The basic idea, put forward by Egyptologists such as the Englishman William Flinders Petrie in the early twentieth century, was that other materials might have found their way by accident into copper-smelting kilns and been transformed in the heat. Glass, for instance, is little more than melted sand (mostly fine-grained quartz). To melt pure sand requires temperatures higher than ancient kilns could achieve, but the melting point is lowered if there is some alkaline substance present. This could have been provided by wood ash, although some later recipes in the Middle East used the mineral natron (sodium carbonate).
How exactly might a blue glaze have been made this way? Another early Egyptologist, Alfred Lucas, who worked with Howard Carter of Tutankhamun fame, proposed that perhaps a piece of quartz used to grind up malachite to make eye-paint found its way into a kiln, where the heat and alkali could have converted residues of the copper mineral into a blue film. But that would make the discovery independent of copper manufacture itself, and it’s not obvious how a grinding stone could slip into a kiln. Yet why else should a copper compound come to be on the surface of a lump of quartz?
Last year, Mehran Matin and his daughter Moujan Matin, working at the Shex Porcelain Company in Saveh, Iran, showed that these materials didn’t need to be in physical contact at all. All that would require is for a bit of quartz, a ubiquitous mineral in the Middle East, to have been lying around in a copper-smelting kiln.

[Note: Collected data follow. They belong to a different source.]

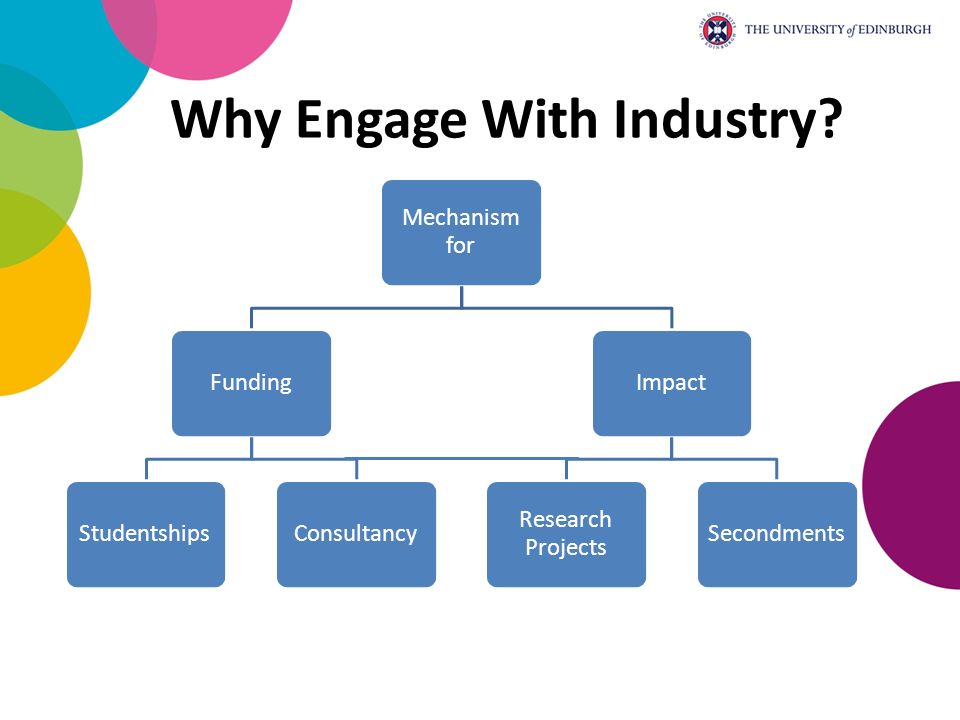 THE UNIVERSITY of EDINBURGH

Why Engage With Industry?

Mechanism for

Funding

Impact

Studentships

Consultancy

Research Projects

Secondments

Or does it? To get the rich turquoise blue, you also need other ingredients, such as salt. So Moujan Matin, now at the Department of Archaeology and Art History at the University of Oxford in England, has undertaken a series of experiments with different mixtures to see if she can reproduce the shiny blue appearance of the earliest blue-glazed stones. She used a modern kiln fired up to the kind of temperatures ancient kilns could generate – between 850 and 980C – in which lumps of quartz were placed on a pedestal above a glazing mixture made from copper scale and other ingredients.
Matin found that copper scale and rock salt alone covered the quartz surface with a rather pale, greenish, dull and rough coating: not at all like ancient blue glaze. An extra ingredient – calcium carbonate, or common chalk, which the Egyptians used as a white pigment among other things – made all the difference, producing a rich, shiny turquoise-blue glaze above 950C.
That looked good – but it forces one to assume that salt, chalk and quartz all somehow got into the kiln along with the copper scale. It’s not impossible, but as Matin points out, such accidents probably had to happen several times before anyone took much notice. However, there’s no need for the least likely of these ingredients, rock salt. Matin reasoned that dried cattle dung, which contains significant amounts of both alkalis and salt (chloride), was widely used as a fuel since the beginnings of animal domestication in the eighth millennium BC. So she tried another mixture: copper scale, calcium carbonate and the ash of burnt cattle dung. This too produced a nice, shiny (albeit slightly paler) blue glaze.
Of course, there’s nothing that proves this was the way glazing began. But it supplies a story that is entirely plausible, and narrows the options for what will and won’t do the job.